New Delhi: Operators may soon be able to lower their costs by sharing infrastructure, with the Tower and Infrastructure Providers Association (TAIPA) holding discussions with the Telecom Regulatory Authority of India (Trai) for rolling out pilot projects under a common duct policy. Under the initiative, a common optical fibre would be laid underground and would be used for providing multiple services such as electricity, cable TV and home broadband internet.

Operators will thus not incur capital expenditure independently as this will result in only one-time costs for things such as digging and also lead to sharing of infrastructure.

“The fibre would be owned by the infrastructure providers and they have suggested three kinds of business models.
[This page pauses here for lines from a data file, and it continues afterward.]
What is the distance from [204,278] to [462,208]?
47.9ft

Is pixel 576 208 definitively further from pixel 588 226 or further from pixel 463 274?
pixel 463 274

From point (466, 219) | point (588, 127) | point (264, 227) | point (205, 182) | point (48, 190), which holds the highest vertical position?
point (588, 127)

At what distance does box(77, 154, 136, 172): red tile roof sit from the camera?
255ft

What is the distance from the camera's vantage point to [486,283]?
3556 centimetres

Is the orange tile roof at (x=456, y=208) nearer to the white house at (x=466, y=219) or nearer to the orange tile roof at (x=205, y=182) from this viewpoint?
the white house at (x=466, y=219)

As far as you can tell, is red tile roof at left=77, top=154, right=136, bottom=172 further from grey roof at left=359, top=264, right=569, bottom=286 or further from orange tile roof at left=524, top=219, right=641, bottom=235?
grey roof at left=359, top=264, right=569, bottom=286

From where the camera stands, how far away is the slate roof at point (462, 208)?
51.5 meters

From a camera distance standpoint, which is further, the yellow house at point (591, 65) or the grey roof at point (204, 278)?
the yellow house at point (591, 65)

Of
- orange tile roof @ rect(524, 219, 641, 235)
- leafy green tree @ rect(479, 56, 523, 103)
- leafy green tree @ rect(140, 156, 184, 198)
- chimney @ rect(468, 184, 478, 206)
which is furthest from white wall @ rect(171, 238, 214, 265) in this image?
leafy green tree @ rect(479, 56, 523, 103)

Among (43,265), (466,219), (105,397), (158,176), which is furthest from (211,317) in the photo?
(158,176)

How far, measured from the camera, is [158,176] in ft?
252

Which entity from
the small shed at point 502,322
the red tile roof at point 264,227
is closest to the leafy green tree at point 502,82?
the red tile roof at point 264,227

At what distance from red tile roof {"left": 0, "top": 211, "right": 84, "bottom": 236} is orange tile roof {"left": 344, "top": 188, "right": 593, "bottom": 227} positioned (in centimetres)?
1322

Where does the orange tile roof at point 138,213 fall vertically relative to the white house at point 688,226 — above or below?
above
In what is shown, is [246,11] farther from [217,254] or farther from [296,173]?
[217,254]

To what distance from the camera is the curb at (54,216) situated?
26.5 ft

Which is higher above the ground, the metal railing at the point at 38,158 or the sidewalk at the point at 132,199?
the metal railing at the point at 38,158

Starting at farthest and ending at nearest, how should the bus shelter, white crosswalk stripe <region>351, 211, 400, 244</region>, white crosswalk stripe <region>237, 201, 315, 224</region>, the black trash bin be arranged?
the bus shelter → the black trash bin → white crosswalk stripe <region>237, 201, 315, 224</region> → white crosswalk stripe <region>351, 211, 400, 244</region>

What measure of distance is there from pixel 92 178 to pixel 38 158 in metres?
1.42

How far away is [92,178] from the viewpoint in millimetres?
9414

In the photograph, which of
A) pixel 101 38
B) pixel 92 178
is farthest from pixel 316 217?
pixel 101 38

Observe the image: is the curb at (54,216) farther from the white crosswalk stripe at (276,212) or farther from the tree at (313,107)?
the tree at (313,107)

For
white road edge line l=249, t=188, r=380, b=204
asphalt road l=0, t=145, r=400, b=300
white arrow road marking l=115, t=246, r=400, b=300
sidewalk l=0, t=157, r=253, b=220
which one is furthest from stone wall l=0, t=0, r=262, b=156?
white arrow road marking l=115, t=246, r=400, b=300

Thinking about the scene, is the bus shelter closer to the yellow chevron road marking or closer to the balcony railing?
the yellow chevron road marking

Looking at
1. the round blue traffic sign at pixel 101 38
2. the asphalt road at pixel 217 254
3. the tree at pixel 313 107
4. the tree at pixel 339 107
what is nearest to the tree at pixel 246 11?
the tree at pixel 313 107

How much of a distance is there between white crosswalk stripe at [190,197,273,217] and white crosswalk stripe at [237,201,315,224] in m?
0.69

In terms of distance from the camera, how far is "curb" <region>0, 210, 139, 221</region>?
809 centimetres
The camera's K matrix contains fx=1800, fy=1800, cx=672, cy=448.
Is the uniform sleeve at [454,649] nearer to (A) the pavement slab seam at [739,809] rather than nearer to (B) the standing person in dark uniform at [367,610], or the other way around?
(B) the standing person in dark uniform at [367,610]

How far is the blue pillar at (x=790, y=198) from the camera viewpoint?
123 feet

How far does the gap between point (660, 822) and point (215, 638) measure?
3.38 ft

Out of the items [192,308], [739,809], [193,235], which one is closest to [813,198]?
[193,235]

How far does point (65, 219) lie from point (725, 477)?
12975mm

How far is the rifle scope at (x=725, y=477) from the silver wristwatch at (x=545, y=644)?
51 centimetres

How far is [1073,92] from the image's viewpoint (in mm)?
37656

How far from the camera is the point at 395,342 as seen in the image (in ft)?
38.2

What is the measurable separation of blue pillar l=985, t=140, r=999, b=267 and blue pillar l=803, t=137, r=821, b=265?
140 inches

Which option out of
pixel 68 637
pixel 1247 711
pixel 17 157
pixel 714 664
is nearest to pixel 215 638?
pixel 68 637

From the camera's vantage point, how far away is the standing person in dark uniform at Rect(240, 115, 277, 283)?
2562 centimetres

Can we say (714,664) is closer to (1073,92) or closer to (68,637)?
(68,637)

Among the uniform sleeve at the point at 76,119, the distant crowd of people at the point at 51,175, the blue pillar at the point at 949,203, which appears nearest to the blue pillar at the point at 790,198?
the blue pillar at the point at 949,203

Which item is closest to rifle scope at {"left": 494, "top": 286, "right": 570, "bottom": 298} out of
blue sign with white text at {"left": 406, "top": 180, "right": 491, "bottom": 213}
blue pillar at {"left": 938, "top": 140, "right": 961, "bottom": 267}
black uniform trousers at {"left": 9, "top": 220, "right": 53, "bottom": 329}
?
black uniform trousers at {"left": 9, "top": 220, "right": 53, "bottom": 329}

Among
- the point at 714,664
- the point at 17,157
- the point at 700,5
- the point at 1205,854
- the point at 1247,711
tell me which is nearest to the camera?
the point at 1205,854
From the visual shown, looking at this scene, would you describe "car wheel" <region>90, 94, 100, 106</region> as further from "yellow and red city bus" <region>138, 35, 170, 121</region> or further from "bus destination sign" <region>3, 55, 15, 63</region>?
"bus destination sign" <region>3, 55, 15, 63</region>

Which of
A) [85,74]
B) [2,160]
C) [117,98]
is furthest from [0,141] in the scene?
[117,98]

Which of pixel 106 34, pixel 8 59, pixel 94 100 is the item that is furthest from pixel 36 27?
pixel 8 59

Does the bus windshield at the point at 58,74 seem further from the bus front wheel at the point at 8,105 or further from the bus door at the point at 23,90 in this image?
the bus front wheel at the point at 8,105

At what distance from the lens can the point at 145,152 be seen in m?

These include public-private partnership, a one-time fee for laying fibre charged by the authorities, and revenue sharing between municipality and the operator," a person aware of the development said, requesting anonymity.

A pilot project in Delhi was also discussed at a session organized by the PHD Chamber of Commerce and Industry on 24 October. Another pilot could also be undertaken in Rajasthan, a second person aware of the matter said, on condition of anonymity.

The fibre sharing arrangement envisaged would be similar to the tower sharing arrangement between telecom operators.

Moreover, under the National Digital Communications Policy, 2018, approved by the cabinet in September, the department of digital communications has stated its intention to implement a “fibre first initiative" to take fibre to homes, to enterprises, and to key development institutions and to accord telecom optic fibre cables the status of public utility.

This would be done by promoting collaboration models involving state, local bodies and the private sector for provision of shared duct infrastructure in municipalities, rural areas and national highways.

The government also seeks to establish a ‘National Digital Grid’ by establishing common service ducts and utility corridors in all new city and highway road projects, and related elements and creating a collaborative institutional mechanism between the centre, states and local bodies for common rights of way, standardisation of costs and timelines, and removal of barriers to approvals, the policy said.

Trai, in April 2017, along with the Jharkhand government undertook tests for a small project in Deogarh district where each common duct would comprise seven micro ducts. Public sector telecommunication consultancy firm Telecommunications Consultants India Ltd provided consultancy to the project in Deogarh. A feasibility report prepared by the consultant found that the total capital expenditure for this project was about 46 crore for a 300-km area. The idea is to offer a common duct for at least 20 years, and no other entity would get permission to dig land there.